═══ EXERCISE DATA ═══
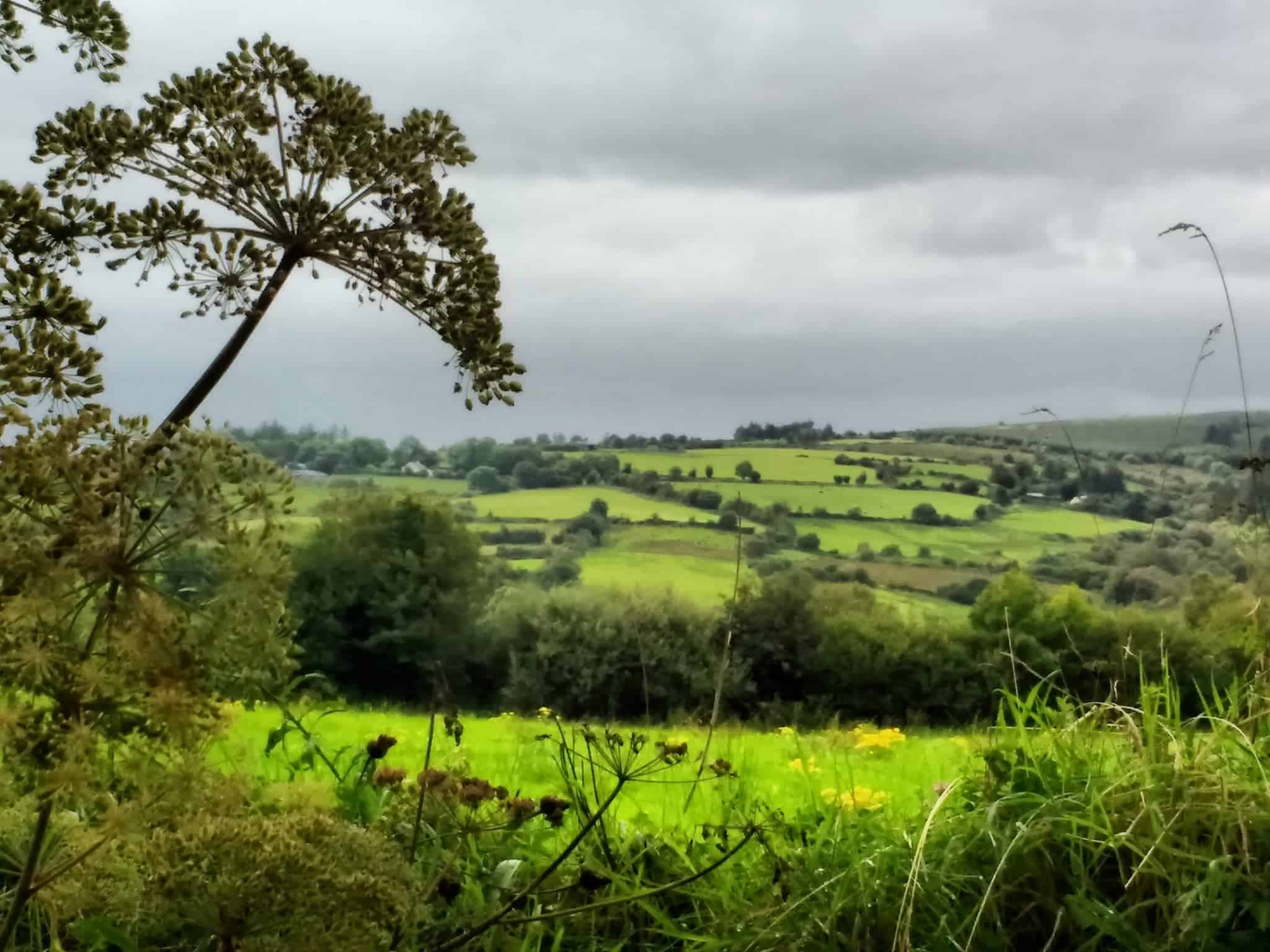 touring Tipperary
═══
═══ EXERCISE DATA ═══
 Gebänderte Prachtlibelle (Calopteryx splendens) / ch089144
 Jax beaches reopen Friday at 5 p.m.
═══
> **WHAT YOU SHOULD DO**:
Above are the records; print exactly the lines from the line with "Gebänderte Prachtlibelle (Calopteryx" to the line with "Jax beaches reopen Friday at 5 p.m.", including both, and nothing else.

> **ANSWER AREA**:
 Gebänderte Prachtlibelle (Calopteryx splendens) / ch089144
 Jax beaches reopen Friday at 5 p.m.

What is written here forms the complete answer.